In the CNN report, children and young adults were at greatest risk of dying from their food allergies. 58% of those who died where between 13 and 30 years of age. Out of the 31 deaths examined, 68% were from eating food somewhere outside of the victim’s home. The vast majority of the deaths were from nuts (80%), such as peanuts, almonds, cashews, or pecans.However, out of the 31 deaths, four were due to milk exposure and two were from shrimp exposure.

Within the past year or so, a Rap singer died at a local chain restaurant from anaphylaxis from a food allergy after warning the waitress that he was allergic to the particular food and requesting that it not be served to him per the AJC account of the incident.

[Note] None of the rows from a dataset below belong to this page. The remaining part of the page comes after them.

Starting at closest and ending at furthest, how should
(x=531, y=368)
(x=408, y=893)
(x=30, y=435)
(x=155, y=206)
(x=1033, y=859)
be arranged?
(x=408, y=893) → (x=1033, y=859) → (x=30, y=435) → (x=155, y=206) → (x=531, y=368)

Although food allergy is one area where everyone would agree individual responsibility is paramount, I am amazed that those who have them are not interested in knowing in advance whether the restaurant is up to date on them, has heard of them, or is clueless.

justin bieber

May 17th, 2010
12:28 am

i luv kate and chloe

Louis Prima

May 17th, 2010
9:20 am

The only deadly fava beans I’m aware of were served with liver by Anthony Hopkins.

1164mgc

May 17th, 2010
10:36 am

As a vegetarian, I feel it is MY responsibility to find out if meat is served in a dish. I would hate to listen to a long list of “possible offenders” every time I go out – I’d hate to read it on a menu either. That being said, I DO appreciate when a salad or similar is listed on the menu as containing meat. And I am surprised at how many servers don’t know what is included in the soups they serve. One went back to the kitchen and came back to me to say “Well it LOOKS like it doesn’t have meat, but I’m not sure…” A well-informed staff is all anybody needs (in these instances) when eating out.

Kenneth Braunstein

May 17th, 2010
11:12 am

Enter your comments hereTo 1164mgc: Would you object to restaurants just simply stating and certifying on the menu that a dish is vegetarian: i.e., vegetarian chili or vegetarian Caesar salad. I would think that if they were interested in cultivating a vegetarian following they would do that. If they indeed go to that extra effort, shouldn’t a reviewer note it in the review? For kosher foods there is a code on the labels: D for dairy and P for parve (neutral: no meat and no dairy). At a minimum chefs could certify on the menu: V for vegetarian, D for contains dairy products, S for seafood, N for nuts, etc. It isn’t that hard to do. An explanation of the code could be added on the bottom of each page of the menu. It would make your doing your part easier without listening to or reading a long list of offenders and having to dely ordering by having to check with the chef to be sure that the server is correct. All you would have to do is request from the server that the kitchen honors the designation on the menu.

Cekker

May 17th, 2010
12:41 pm

Braunstein you lose. Nobody agrees with you, didn’t you notice?